### WRITTEN REQUEST
Turn each line of the records below into an item in a numbered list, and leave out any blank lines.

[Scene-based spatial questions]
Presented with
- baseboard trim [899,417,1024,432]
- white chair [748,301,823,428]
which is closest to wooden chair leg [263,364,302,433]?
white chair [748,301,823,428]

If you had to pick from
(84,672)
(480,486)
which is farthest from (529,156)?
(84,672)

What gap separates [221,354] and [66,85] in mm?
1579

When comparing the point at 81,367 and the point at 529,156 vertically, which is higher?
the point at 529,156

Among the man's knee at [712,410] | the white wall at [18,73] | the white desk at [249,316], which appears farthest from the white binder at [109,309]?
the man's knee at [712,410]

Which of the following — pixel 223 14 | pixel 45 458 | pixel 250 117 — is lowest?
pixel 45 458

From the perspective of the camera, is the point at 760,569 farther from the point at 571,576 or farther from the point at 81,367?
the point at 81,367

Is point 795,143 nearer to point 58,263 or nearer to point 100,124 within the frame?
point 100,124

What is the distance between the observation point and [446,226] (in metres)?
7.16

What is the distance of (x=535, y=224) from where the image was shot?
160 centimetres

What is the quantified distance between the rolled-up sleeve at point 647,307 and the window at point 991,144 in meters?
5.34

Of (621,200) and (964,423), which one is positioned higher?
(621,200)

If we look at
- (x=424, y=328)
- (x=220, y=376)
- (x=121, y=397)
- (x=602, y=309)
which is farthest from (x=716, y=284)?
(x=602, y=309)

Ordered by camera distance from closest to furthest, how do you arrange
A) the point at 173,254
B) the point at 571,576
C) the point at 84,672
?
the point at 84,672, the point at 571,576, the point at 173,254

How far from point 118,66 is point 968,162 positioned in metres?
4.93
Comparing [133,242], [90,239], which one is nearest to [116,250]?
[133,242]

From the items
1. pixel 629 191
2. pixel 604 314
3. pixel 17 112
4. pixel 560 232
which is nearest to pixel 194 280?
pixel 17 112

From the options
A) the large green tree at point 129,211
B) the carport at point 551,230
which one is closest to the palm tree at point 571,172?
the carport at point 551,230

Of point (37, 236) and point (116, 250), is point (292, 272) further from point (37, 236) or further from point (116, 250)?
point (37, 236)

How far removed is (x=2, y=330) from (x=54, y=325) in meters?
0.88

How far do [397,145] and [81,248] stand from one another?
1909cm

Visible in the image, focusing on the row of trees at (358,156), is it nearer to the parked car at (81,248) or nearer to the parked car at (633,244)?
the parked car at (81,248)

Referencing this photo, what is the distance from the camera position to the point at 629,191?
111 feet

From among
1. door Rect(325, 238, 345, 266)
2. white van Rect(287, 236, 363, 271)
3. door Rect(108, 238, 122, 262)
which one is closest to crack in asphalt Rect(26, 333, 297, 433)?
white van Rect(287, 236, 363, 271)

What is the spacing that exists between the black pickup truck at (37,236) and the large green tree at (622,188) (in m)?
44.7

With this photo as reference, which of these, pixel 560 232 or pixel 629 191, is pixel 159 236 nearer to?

### SOLUTION
1. Presented with
2. - baseboard trim [899,417,1024,432]
3. - white chair [748,301,823,428]
4. which is closest to wooden chair leg [263,364,302,433]?
5. white chair [748,301,823,428]
6. If you had to pick from
7. (84,672)
8. (480,486)
9. which is farthest from (529,156)?
10. (84,672)
11. What gap separates [221,354] and [66,85] in mm?
12. 1579
13. When comparing the point at 81,367 and the point at 529,156 vertically, which is higher?
14. the point at 529,156
15. Among the man's knee at [712,410] | the white wall at [18,73] | the white desk at [249,316], which appears farthest from the white binder at [109,309]?
16. the man's knee at [712,410]
17. Which of the following — pixel 223 14 | pixel 45 458 | pixel 250 117 — is lowest?
18. pixel 45 458
19. From the perspective of the camera, is the point at 760,569 farther from the point at 571,576 or farther from the point at 81,367?
20. the point at 81,367
21. Is point 795,143 nearer to point 58,263 or nearer to point 100,124 within the frame?
22. point 100,124
23. What is the distance between the observation point and [446,226] (in metres)?
24. 7.16
25. What is the distance of (x=535, y=224) from where the image was shot?
26. 160 centimetres
27. What is the quantified distance between the rolled-up sleeve at point 647,307 and the window at point 991,144 in meters?
28. 5.34
29. Of (621,200) and (964,423), which one is positioned higher?
30. (621,200)
31. If we look at
32. - (x=424, y=328)
33. - (x=220, y=376)
34. - (x=121, y=397)
35. - (x=602, y=309)
36. which is farthest from (x=716, y=284)?
37. (x=602, y=309)
38. Ordered by camera distance from closest to furthest, how do you arrange
39. A) the point at 173,254
40. B) the point at 571,576
41. C) the point at 84,672
42. ?
43. the point at 84,672, the point at 571,576, the point at 173,254
44. How far from point 118,66 is point 968,162 positioned in metres?
45. 4.93
46. Comparing [133,242], [90,239], which one is nearest to [116,250]?
47. [133,242]
48. From the items
49. 1. pixel 629 191
50. 2. pixel 604 314
51. 3. pixel 17 112
52. 4. pixel 560 232
53. which is nearest to pixel 194 280?
54. pixel 17 112
55. From the options
56. A) the large green tree at point 129,211
57. B) the carport at point 551,230
58. which one is closest to the palm tree at point 571,172?
59. the carport at point 551,230
60. Of point (37, 236) and point (116, 250), is point (292, 272) further from point (37, 236) or further from point (116, 250)?
61. point (37, 236)
62. How far removed is (x=2, y=330) from (x=54, y=325) in meters?
63. 0.88
64. How far do [397,145] and [81,248] stand from one another?
65. 1909cm
66. Visible in the image, focusing on the row of trees at (358,156), is it nearer to the parked car at (81,248) or nearer to the parked car at (633,244)?
67. the parked car at (81,248)
68. Referencing this photo, what is the distance from the camera position to the point at 629,191?
69. 111 feet
70. From among
71. 1. door Rect(325, 238, 345, 266)
72. 2. white van Rect(287, 236, 363, 271)
73. 3. door Rect(108, 238, 122, 262)
74. which one is closest to crack in asphalt Rect(26, 333, 297, 433)?
75. white van Rect(287, 236, 363, 271)
76. What is the spacing that exists between the black pickup truck at (37,236) and the large green tree at (622,188) (in m)?
77. 44.7
78. With this photo as reference, which of these, pixel 560 232 or pixel 629 191, is pixel 159 236 nearer to?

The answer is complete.